Online social network size is reflected in human brain structure
The increasing ubiquity of web-based social networking services is a striking feature of modern human society. The degree to which individuals participate in these networks varies substantially for reasons that are unclear. Here, we show a biological basis for such variability by demonstrating that quantitative variation in the number of friends an individual declares on a web-based social networking service reliably predicted grey matter density in the right superior temporal sulcus, left middle temporal gyrus and entorhinal cortex. Such regions have been previously implicated in social perception and associative memory, respectively.
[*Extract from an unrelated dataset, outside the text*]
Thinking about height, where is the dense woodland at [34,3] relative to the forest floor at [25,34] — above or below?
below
We further show that variability in the size of such online friendship networks was significantly correlated with the size of more intimate real-world social groups. However, the brain regions we identified were specifically associated with online social network size, whereas the grey matter density of the amygdala was correlated both with online and real-world social network sizes. Taken together, our findings demonstrate that the size of an individual's online social network is closely linked to focal brain structure implicated in social cognition.